# Coupling From The Past

In Mathematics, often you don’t have a neat formula for the things you want to calculate. However, you can sometimes use an algorithm to get an answer that’s as close as you want, for example finding the root of an equation by rearranging it in your calculator and then pressing the = sign a lot of times.

These algorithms usually have starting values, and picking the wrong starting value can affect how long the algorithm needs to run to get a ”good enough” answer. But what if you didn’t need to pick a starting value or an amount of time to run the algorithm, and it just gave you the exact right answer? This report examines one way to do this, called Coupling From The Past or CFTP for short.

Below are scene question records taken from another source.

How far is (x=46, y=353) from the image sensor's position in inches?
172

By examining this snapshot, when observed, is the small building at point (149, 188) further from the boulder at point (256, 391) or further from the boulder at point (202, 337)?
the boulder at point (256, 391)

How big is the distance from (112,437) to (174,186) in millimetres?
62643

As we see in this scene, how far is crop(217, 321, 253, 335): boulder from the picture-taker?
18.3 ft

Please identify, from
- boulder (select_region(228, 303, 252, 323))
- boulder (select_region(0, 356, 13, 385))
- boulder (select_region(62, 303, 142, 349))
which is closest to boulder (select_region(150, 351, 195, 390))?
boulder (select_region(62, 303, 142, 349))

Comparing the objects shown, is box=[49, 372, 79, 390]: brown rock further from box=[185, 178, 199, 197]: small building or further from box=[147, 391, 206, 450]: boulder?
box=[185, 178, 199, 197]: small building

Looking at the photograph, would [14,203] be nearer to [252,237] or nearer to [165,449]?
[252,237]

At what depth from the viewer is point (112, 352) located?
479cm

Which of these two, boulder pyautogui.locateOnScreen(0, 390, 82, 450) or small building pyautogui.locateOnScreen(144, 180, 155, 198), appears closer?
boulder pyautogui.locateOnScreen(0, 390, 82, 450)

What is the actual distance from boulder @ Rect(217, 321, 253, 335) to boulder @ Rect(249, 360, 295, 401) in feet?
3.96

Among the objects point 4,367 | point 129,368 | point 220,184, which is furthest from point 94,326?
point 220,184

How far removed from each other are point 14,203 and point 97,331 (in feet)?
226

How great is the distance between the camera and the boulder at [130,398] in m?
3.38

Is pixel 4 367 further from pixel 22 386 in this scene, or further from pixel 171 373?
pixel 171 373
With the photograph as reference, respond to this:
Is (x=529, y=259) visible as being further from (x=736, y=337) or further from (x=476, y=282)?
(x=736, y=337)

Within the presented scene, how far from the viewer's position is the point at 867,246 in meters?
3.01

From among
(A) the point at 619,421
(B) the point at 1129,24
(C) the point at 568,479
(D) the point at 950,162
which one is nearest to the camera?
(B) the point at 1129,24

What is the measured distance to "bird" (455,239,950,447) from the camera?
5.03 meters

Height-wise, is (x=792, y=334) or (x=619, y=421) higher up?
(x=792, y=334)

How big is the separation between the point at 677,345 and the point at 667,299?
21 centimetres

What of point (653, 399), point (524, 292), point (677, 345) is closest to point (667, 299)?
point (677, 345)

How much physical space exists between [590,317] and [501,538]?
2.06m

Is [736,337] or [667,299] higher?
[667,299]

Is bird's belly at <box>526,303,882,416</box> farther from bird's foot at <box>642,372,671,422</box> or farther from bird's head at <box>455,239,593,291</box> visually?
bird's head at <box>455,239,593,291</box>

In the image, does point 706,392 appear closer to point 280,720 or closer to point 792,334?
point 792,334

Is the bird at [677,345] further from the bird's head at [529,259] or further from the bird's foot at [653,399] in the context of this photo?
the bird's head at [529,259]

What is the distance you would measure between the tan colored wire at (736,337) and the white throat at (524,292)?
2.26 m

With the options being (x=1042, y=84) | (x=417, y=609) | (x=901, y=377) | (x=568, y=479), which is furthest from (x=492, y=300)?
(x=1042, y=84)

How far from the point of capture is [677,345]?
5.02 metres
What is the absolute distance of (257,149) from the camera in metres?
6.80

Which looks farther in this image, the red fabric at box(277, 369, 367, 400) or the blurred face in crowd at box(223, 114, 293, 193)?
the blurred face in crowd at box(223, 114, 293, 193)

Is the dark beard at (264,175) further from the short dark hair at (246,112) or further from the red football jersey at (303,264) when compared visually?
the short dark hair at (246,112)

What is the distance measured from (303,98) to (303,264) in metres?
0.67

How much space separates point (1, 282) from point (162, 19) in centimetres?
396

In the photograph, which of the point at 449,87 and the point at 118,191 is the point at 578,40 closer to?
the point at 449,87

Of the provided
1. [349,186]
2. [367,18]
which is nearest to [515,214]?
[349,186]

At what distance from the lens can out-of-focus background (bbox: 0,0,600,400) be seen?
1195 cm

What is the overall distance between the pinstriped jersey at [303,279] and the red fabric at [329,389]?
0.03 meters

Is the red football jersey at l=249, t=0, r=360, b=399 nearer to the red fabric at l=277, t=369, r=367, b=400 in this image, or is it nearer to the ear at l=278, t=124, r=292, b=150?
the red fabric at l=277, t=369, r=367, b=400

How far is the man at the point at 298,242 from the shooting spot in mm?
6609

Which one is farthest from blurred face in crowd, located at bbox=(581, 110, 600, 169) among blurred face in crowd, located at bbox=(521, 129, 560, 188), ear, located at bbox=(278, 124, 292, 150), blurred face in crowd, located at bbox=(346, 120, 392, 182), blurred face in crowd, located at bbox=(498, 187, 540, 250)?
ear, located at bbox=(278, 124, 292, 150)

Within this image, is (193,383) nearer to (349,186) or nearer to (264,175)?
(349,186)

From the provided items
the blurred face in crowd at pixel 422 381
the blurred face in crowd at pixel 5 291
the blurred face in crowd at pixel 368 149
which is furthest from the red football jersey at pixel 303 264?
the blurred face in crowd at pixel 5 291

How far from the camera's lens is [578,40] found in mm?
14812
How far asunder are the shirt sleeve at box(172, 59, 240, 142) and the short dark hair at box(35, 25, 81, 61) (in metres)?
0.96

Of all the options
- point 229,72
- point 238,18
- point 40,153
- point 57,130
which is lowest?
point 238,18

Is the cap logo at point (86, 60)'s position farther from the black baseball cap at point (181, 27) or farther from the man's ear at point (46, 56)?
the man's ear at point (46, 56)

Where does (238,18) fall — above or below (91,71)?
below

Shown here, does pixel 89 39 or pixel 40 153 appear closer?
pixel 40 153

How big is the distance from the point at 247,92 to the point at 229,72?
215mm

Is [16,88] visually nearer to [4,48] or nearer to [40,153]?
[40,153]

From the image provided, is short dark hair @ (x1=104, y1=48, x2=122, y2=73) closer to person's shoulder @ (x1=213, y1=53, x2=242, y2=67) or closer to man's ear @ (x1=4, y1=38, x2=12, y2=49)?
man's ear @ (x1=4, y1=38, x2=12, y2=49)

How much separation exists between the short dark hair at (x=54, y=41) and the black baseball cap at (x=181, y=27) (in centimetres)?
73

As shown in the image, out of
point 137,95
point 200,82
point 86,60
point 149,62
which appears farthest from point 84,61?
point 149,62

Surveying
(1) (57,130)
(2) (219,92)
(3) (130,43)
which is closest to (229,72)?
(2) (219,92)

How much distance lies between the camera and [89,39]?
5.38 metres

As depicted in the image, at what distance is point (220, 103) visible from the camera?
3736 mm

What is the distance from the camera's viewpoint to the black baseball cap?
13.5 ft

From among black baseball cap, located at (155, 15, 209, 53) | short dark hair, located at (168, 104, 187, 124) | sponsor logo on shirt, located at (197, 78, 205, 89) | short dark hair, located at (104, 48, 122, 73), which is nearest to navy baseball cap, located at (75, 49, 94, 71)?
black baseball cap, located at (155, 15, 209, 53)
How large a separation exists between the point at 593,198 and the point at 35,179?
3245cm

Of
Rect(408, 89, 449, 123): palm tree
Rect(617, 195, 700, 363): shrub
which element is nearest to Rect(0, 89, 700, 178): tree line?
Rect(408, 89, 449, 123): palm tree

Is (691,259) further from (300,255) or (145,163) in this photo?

Instead of running our algorithm into the future (where no matter how long we run it we’ll always be a tiny bit away from the true answer), CFTP asks us to pretend that our algorithm has been running for an infinite time in the past up until now. It then finds out where we would be if that was the case. Since the algorithm has been running for an infinitely long time, it turns out we must be exactly at the right answer. CFTP works by considering every single possible starting value, and then tries to make them ”couple up” to end up at the same place as quickly as possible by fiddling about with the random numbers the algorithm uses. Then it doesn’t matter where the algorithm started from infinitely far in the past, because all the roads lead here! Coupling From The Past makes every starting value end up at the same place. Source for image: https://arxiv.org/abs/math/9912225

CFTP is quite a tricky method. It only works for some algorithms and needs to have random numbers, and running something ”from the past” is a lot harder to get your head around than running it the normal way. In particular, you need to be very careful where you’re getting those random numbers from, or the end answer won’t be right.

Luckily, we can tell the computer to give us the same random numbers we asked it for a while ago by setting a random ”seed”. Without this, CFTP wouldn’t be possible.